Data in this exercise >>
------------

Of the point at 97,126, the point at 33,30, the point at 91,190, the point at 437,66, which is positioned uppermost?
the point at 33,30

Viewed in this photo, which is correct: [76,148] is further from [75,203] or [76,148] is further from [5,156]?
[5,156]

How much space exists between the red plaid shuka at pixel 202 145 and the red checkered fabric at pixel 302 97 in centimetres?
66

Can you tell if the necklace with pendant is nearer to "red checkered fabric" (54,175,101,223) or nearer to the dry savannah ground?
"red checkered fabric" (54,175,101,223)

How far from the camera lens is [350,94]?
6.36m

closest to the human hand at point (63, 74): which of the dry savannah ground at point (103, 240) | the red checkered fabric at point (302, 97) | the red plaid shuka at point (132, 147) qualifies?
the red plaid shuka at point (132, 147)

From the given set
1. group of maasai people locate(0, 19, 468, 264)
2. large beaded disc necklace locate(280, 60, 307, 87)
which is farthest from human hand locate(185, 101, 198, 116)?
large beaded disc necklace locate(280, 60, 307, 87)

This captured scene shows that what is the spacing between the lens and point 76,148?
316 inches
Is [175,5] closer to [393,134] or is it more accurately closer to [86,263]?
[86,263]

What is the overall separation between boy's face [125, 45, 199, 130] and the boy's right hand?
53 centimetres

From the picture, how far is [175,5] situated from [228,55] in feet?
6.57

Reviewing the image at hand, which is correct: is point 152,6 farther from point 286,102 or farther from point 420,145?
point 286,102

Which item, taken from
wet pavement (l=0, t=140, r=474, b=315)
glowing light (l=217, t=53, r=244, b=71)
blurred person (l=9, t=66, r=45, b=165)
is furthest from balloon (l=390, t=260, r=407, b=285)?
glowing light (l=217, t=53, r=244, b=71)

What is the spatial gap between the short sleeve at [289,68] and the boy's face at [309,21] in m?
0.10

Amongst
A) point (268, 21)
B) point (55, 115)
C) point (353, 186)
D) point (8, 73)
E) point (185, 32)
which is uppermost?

------------

Aim >>
Turn all of the material above into a JSON array of strings, with each line as its own string and blank lines left out.

Answer to this problem >>
[
  "Of the point at 97,126, the point at 33,30, the point at 91,190, the point at 437,66, which is positioned uppermost?",
  "the point at 33,30",
  "Viewed in this photo, which is correct: [76,148] is further from [75,203] or [76,148] is further from [5,156]?",
  "[5,156]",
  "How much space exists between the red plaid shuka at pixel 202 145 and the red checkered fabric at pixel 302 97 in centimetres?",
  "66",
  "Can you tell if the necklace with pendant is nearer to \"red checkered fabric\" (54,175,101,223) or nearer to the dry savannah ground?",
  "\"red checkered fabric\" (54,175,101,223)",
  "How far from the camera lens is [350,94]?",
  "6.36m",
  "closest to the human hand at point (63, 74): which of the dry savannah ground at point (103, 240) | the red checkered fabric at point (302, 97) | the red plaid shuka at point (132, 147) qualifies?",
  "the red plaid shuka at point (132, 147)",
  "From the given set",
  "1. group of maasai people locate(0, 19, 468, 264)",
  "2. large beaded disc necklace locate(280, 60, 307, 87)",
  "which is farthest from human hand locate(185, 101, 198, 116)?",
  "large beaded disc necklace locate(280, 60, 307, 87)",
  "This captured scene shows that what is the spacing between the lens and point 76,148?",
  "316 inches",
  "Is [175,5] closer to [393,134] or is it more accurately closer to [86,263]?",
  "[86,263]",
  "What is the overall separation between boy's face [125, 45, 199, 130] and the boy's right hand?",
  "53 centimetres",
  "From the picture, how far is [175,5] situated from [228,55] in feet?",
  "6.57",
  "Reviewing the image at hand, which is correct: is point 152,6 farther from point 286,102 or farther from point 420,145?",
  "point 286,102",
  "Which item, taken from",
  "wet pavement (l=0, t=140, r=474, b=315)",
  "glowing light (l=217, t=53, r=244, b=71)",
  "blurred person (l=9, t=66, r=45, b=165)",
  "is furthest from balloon (l=390, t=260, r=407, b=285)?",
  "glowing light (l=217, t=53, r=244, b=71)",
  "What is the spatial gap between the short sleeve at [289,68] and the boy's face at [309,21] in m?",
  "0.10",
  "Amongst",
  "A) point (268, 21)",
  "B) point (55, 115)",
  "C) point (353, 186)",
  "D) point (8, 73)",
  "E) point (185, 32)",
  "which is uppermost?"
]